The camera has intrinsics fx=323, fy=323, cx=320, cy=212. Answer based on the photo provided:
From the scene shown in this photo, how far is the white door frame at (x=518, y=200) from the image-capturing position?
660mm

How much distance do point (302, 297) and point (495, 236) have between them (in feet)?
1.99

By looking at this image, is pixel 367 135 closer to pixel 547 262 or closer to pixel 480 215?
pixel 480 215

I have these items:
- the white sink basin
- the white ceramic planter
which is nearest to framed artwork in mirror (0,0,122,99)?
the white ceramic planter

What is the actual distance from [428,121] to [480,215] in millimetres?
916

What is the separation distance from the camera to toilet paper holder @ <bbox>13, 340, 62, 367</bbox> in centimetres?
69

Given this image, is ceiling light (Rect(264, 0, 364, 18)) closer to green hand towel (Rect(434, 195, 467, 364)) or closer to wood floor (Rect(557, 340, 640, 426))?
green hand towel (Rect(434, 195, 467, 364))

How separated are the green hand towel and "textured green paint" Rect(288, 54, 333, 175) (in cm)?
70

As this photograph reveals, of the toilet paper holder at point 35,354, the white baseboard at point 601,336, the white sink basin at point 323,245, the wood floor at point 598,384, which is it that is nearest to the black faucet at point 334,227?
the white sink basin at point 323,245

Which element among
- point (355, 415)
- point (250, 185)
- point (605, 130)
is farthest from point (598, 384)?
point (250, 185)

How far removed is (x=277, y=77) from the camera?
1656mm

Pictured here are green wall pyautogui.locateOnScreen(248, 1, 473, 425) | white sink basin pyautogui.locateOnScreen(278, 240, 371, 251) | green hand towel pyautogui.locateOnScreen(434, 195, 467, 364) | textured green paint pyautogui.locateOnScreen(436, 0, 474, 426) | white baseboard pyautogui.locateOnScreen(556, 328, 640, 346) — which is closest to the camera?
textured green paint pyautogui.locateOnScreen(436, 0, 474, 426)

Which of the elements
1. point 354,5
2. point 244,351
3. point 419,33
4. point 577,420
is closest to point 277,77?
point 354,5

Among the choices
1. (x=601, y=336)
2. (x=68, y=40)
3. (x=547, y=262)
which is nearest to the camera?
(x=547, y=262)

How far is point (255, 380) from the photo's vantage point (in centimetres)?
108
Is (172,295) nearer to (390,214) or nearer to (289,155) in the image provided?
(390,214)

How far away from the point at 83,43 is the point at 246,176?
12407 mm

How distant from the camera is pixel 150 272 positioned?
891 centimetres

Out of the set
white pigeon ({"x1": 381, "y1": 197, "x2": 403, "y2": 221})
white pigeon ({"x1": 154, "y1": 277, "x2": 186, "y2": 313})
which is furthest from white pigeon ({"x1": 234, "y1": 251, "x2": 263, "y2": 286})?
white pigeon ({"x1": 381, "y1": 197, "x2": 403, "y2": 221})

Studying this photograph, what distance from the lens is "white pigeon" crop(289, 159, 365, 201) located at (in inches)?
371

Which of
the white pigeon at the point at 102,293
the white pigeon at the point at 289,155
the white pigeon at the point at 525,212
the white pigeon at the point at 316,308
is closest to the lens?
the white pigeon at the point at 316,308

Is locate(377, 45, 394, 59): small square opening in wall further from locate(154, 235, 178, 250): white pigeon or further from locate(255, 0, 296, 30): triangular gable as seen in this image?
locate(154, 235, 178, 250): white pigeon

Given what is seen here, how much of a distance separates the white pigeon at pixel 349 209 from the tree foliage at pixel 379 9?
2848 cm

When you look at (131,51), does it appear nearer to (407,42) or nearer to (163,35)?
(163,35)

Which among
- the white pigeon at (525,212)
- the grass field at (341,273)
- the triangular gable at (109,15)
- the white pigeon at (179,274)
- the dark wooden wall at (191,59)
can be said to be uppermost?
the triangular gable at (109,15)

- **Goal**
Transcribe every entry verbatim.

- **Response to this exercise**
The camera has intrinsics fx=323, fy=323, cx=320, cy=212. Answer based on the photo provided:
From the scene shown in this photo, how far is the white door frame at (x=518, y=200) from the image-capturing position?
660mm

How much distance do point (302, 297) and point (495, 236) have between them (in feet)?
1.99

By looking at this image, is pixel 367 135 closer to pixel 547 262 or closer to pixel 480 215?
pixel 480 215

I have these items:
- the white sink basin
- the white ceramic planter
which is nearest to framed artwork in mirror (0,0,122,99)?
the white ceramic planter

What is the actual distance from [428,121] to [480,215] in millimetres?
916

What is the separation distance from the camera to toilet paper holder @ <bbox>13, 340, 62, 367</bbox> in centimetres?
69

Given this image, is ceiling light (Rect(264, 0, 364, 18)) closer to green hand towel (Rect(434, 195, 467, 364)) or closer to wood floor (Rect(557, 340, 640, 426))?
green hand towel (Rect(434, 195, 467, 364))

How separated are the green hand towel and "textured green paint" Rect(288, 54, 333, 175) (in cm)?
70

As this photograph reveals, of the toilet paper holder at point 35,354, the white baseboard at point 601,336, the white sink basin at point 323,245, the wood floor at point 598,384, which is it that is nearest to the black faucet at point 334,227?
the white sink basin at point 323,245

Which element among
- point (355, 415)
- point (250, 185)
- point (605, 130)
is farthest from point (598, 384)?
point (250, 185)

How far removed is (x=277, y=77) from the camera?
1656mm

Pictured here are green wall pyautogui.locateOnScreen(248, 1, 473, 425) | white sink basin pyautogui.locateOnScreen(278, 240, 371, 251) | green hand towel pyautogui.locateOnScreen(434, 195, 467, 364) | textured green paint pyautogui.locateOnScreen(436, 0, 474, 426) | white baseboard pyautogui.locateOnScreen(556, 328, 640, 346) — which is closest to the camera?
textured green paint pyautogui.locateOnScreen(436, 0, 474, 426)

Which of the elements
1. point 354,5
2. point 244,351
3. point 419,33
4. point 577,420
is closest to point 277,77?
point 354,5

Among the choices
1. (x=601, y=336)
2. (x=68, y=40)
3. (x=547, y=262)
which is nearest to the camera?
(x=547, y=262)

How far is point (255, 380) from the photo's vantage point (in centimetres)?
108
Is (172,295) nearer to (390,214) or nearer to (289,155) in the image provided?
(390,214)

How far away from the point at 83,43 is the point at 246,176?
12407 mm

How distant from the camera is pixel 150 272 positioned?
891 centimetres

Out of the set
white pigeon ({"x1": 381, "y1": 197, "x2": 403, "y2": 221})
white pigeon ({"x1": 154, "y1": 277, "x2": 186, "y2": 313})
which is furthest from white pigeon ({"x1": 234, "y1": 251, "x2": 263, "y2": 286})?
white pigeon ({"x1": 381, "y1": 197, "x2": 403, "y2": 221})

Studying this photograph, what distance from the lens is "white pigeon" crop(289, 159, 365, 201) located at (in inches)?
371

Which of
the white pigeon at the point at 102,293
the white pigeon at the point at 289,155
the white pigeon at the point at 525,212
the white pigeon at the point at 316,308
is closest to the lens?
the white pigeon at the point at 316,308

Is locate(377, 45, 394, 59): small square opening in wall further from locate(154, 235, 178, 250): white pigeon or further from locate(255, 0, 296, 30): triangular gable as seen in this image?
locate(154, 235, 178, 250): white pigeon

Given what is seen here, how much of a distance separates the white pigeon at pixel 349 209 from the tree foliage at pixel 379 9?
2848 cm

When you look at (131,51), does it appear nearer to (407,42) or nearer to (163,35)?
(163,35)

Which among
- the white pigeon at (525,212)
- the grass field at (341,273)
- the triangular gable at (109,15)
- the white pigeon at (179,274)
- the dark wooden wall at (191,59)
can be said to be uppermost?
the triangular gable at (109,15)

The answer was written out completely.